(Task to carry out)
Print every record below exactly as it stands.

(The data)
==========
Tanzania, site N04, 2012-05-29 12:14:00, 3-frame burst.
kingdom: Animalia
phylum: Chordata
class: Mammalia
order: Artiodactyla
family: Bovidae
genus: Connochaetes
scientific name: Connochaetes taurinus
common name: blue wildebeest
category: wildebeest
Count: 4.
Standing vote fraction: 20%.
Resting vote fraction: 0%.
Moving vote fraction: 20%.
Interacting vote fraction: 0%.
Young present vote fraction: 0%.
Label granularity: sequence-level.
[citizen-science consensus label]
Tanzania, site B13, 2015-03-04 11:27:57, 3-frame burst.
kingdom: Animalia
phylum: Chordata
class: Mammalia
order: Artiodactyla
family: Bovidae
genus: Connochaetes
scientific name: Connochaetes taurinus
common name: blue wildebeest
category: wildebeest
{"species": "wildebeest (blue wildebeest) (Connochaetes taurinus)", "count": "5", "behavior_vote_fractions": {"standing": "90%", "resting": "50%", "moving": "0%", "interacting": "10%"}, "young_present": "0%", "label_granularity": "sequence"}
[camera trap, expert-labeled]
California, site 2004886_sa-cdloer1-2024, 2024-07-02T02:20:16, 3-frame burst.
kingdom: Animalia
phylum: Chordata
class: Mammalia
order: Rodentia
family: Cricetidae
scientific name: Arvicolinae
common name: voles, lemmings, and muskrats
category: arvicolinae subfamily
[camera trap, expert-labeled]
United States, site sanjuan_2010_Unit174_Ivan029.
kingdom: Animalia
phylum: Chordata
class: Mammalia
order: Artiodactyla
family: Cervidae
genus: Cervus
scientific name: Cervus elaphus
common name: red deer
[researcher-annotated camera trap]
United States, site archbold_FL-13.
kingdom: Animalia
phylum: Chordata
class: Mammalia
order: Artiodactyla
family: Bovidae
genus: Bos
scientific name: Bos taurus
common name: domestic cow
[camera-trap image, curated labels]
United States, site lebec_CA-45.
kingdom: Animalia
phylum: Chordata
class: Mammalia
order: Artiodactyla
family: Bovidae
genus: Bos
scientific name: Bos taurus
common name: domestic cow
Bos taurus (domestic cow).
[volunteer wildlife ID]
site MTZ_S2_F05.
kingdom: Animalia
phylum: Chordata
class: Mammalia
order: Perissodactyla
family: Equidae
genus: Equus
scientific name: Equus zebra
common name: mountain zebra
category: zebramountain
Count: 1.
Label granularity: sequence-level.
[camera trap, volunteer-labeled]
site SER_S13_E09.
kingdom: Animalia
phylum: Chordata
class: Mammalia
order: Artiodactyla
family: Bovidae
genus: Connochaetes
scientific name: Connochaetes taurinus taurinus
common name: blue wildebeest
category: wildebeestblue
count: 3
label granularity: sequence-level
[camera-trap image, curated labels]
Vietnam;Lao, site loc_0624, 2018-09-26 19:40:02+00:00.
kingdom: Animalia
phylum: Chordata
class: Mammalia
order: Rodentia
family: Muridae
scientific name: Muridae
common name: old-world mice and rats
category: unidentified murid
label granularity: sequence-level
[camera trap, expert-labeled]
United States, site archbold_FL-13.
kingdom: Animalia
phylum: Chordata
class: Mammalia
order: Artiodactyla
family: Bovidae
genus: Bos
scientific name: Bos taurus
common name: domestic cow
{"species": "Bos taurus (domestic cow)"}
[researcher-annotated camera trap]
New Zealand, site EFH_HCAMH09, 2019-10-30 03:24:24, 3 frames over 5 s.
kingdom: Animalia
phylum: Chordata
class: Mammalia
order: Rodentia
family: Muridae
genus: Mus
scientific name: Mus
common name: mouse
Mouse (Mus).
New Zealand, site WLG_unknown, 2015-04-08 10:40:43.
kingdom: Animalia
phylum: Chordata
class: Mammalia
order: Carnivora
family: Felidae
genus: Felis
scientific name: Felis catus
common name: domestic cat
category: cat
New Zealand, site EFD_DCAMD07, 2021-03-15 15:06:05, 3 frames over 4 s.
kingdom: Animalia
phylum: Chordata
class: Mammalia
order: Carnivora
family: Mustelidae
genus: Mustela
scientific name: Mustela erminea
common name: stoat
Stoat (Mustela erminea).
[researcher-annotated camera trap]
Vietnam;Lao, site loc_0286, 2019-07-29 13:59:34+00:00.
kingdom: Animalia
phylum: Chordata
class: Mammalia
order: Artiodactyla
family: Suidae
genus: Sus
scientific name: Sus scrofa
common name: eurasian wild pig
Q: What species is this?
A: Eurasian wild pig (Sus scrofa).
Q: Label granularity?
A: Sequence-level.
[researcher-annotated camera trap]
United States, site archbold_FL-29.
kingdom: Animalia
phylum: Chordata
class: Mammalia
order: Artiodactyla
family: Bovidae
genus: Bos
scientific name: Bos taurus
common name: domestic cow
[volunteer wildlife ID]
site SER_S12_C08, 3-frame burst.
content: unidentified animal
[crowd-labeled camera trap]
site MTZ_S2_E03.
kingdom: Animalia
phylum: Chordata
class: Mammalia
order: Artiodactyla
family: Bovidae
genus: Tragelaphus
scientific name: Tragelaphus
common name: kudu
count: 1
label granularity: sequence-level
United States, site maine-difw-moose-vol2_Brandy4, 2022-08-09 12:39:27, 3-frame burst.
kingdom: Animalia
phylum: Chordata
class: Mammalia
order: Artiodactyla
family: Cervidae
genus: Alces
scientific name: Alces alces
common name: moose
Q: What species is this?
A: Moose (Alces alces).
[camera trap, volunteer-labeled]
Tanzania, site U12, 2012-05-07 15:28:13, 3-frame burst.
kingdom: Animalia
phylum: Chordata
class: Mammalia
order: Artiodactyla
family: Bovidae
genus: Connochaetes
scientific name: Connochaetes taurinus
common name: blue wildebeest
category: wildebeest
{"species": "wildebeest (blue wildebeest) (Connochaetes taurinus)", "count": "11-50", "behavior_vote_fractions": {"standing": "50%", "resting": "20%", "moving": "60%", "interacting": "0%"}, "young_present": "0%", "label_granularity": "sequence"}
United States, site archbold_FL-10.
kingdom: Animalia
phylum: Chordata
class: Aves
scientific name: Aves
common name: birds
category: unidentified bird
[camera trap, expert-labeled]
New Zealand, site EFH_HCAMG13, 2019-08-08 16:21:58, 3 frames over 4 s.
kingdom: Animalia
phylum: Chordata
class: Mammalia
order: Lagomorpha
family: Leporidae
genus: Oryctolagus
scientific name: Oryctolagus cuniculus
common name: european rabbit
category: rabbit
==========
(Written solution)
Tanzania, site N04, 2012-05-29 12:14:00, 3-frame burst.
kingdom: Animalia
phylum: Chordata
class: Mammalia
order: Artiodactyla
family: Bovidae
genus: Connochaetes
scientific name: Connochaetes taurinus
common name: blue wildebeest
category: wildebeest
Count: 4.
Standing vote fraction: 20%.
Resting vote fraction: 0%.
Moving vote fraction: 20%.
Interacting vote fraction: 0%.
Young present vote fraction: 0%.
Label granularity: sequence-level.
[citizen-science consensus label]
Tanzania, site B13, 2015-03-04 11:27:57, 3-frame burst.
kingdom: Animalia
phylum: Chordata
class: Mammalia
order: Artiodactyla
family: Bovidae
genus: Connochaetes
scientific name: Connochaetes taurinus
common name: blue wildebeest
category: wildebeest
{"species": "wildebeest (blue wildebeest) (Connochaetes taurinus)", "count": "5", "behavior_vote_fractions": {"standing": "90%", "resting": "50%", "moving": "0%", "interacting": "10%"}, "young_present": "0%", "label_granularity": "sequence"}
[camera trap, expert-labeled]
California, site 2004886_sa-cdloer1-2024, 2024-07-02T02:20:16, 3-frame burst.
kingdom: Animalia
phylum: Chordata
class: Mammalia
order: Rodentia
family: Cricetidae
scientific name: Arvicolinae
common name: voles, lemmings, and muskrats
category: arvicolinae subfamily
[camera trap, expert-labeled]
United States, site sanjuan_2010_Unit174_Ivan029.
kingdom: Animalia
phylum: Chordata
class: Mammalia
order: Artiodactyla
family: Cervidae
genus: Cervus
scientific name: Cervus elaphus
common name: red deer
[researcher-annotated camera trap]
United States, site archbold_FL-13.
kingdom: Animalia
phylum: Chordata
class: Mammalia
order: Artiodactyla
family: Bovidae
genus: Bos
scientific name: Bos taurus
common name: domestic cow
[camera-trap image, curated labels]
United States, site lebec_CA-45.
kingdom: Animalia
phylum: Chordata
class: Mammalia
order: Artiodactyla
family: Bovidae
genus: Bos
scientific name: Bos taurus
common name: domestic cow
Bos taurus (domestic cow).
[volunteer wildlife ID]
site MTZ_S2_F05.
kingdom: Animalia
phylum: Chordata
class: Mammalia
order: Perissodactyla
family: Equidae
genus: Equus
scientific name: Equus zebra
common name: mountain zebra
category: zebramountain
Count: 1.
Label granularity: sequence-level.
[camera trap, volunteer-labeled]
site SER_S13_E09.
kingdom: Animalia
phylum: Chordata
class: Mammalia
order: Artiodactyla
family: Bovidae
genus: Connochaetes
scientific name: Connochaetes taurinus taurinus
common name: blue wildebeest
category: wildebeestblue
count: 3
label granularity: sequence-level
[camera-trap image, curated labels]
Vietnam;Lao, site loc_0624, 2018-09-26 19:40:02+00:00.
kingdom: Animalia
phylum: Chordata
class: Mammalia
order: Rodentia
family: Muridae
scientific name: Muridae
common name: old-world mice and rats
category: unidentified murid
label granularity: sequence-level
[camera trap, expert-labeled]
United States, site archbold_FL-13.
kingdom: Animalia
phylum: Chordata
class: Mammalia
order: Artiodactyla
family: Bovidae
genus: Bos
scientific name: Bos taurus
common name: domestic cow
{"species": "Bos taurus (domestic cow)"}
[researcher-annotated camera trap]
New Zealand, site EFH_HCAMH09, 2019-10-30 03:24:24, 3 frames over 5 s.
kingdom: Animalia
phylum: Chordata
class: Mammalia
order: Rodentia
family: Muridae
genus: Mus
scientific name: Mus
common name: mouse
Mouse (Mus).
New Zealand, site WLG_unknown, 2015-04-08 10:40:43.
kingdom: Animalia
phylum: Chordata
class: Mammalia
order: Carnivora
family: Felidae
genus: Felis
scientific name: Felis catus
common name: domestic cat
category: cat
New Zealand, site EFD_DCAMD07, 2021-03-15 15:06:05, 3 frames over 4 s.
kingdom: Animalia
phylum: Chordata
class: Mammalia
order: Carnivora
family: Mustelidae
genus: Mustela
scientific name: Mustela erminea
common name: stoat
Stoat (Mustela erminea).
[researcher-annotated camera trap]
Vietnam;Lao, site loc_0286, 2019-07-29 13:59:34+00:00.
kingdom: Animalia
phylum: Chordata
class: Mammalia
order: Artiodactyla
family: Suidae
genus: Sus
scientific name: Sus scrofa
common name: eurasian wild pig
Q: What species is this?
A: Eurasian wild pig (Sus scrofa).
Q: Label granularity?
A: Sequence-level.
[researcher-annotated camera trap]
United States, site archbold_FL-29.
kingdom: Animalia
phylum: Chordata
class: Mammalia
order: Artiodactyla
family: Bovidae
genus: Bos
scientific name: Bos taurus
common name: domestic cow
[volunteer wildlife ID]
site SER_S12_C08, 3-frame burst.
content: unidentified animal
[crowd-labeled camera trap]
site MTZ_S2_E03.
kingdom: Animalia
phylum: Chordata
class: Mammalia
order: Artiodactyla
family: Bovidae
genus: Tragelaphus
scientific name: Tragelaphus
common name: kudu
count: 1
label granularity: sequence-level
United States, site maine-difw-moose-vol2_Brandy4, 2022-08-09 12:39:27, 3-frame burst.
kingdom: Animalia
phylum: Chordata
class: Mammalia
order: Artiodactyla
family: Cervidae
genus: Alces
scientific name: Alces alces
common name: moose
Q: What species is this?
A: Moose (Alces alces).
[camera trap, volunteer-labeled]
Tanzania, site U12, 2012-05-07 15:28:13, 3-frame burst.
kingdom: Animalia
phylum: Chordata
class: Mammalia
order: Artiodactyla
family: Bovidae
genus: Connochaetes
scientific name: Connochaetes taurinus
common name: blue wildebeest
category: wildebeest
{"species": "wildebeest (blue wildebeest) (Connochaetes taurinus)", "count": "11-50", "behavior_vote_fractions": {"standing": "50%", "resting": "20%", "moving": "60%", "interacting": "0%"}, "young_present": "0%", "label_granularity": "sequence"}
United States, site archbold_FL-10.
kingdom: Animalia
phylum: Chordata
class: Aves
scientific name: Aves
common name: birds
category: unidentified bird
[camera trap, expert-labeled]
New Zealand, site EFH_HCAMG13, 2019-08-08 16:21:58, 3 frames over 4 s.
kingdom: Animalia
phylum: Chordata
class: Mammalia
order: Lagomorpha
family: Leporidae
genus: Oryctolagus
scientific name: Oryctolagus cuniculus
common name: european rabbit
category: rabbit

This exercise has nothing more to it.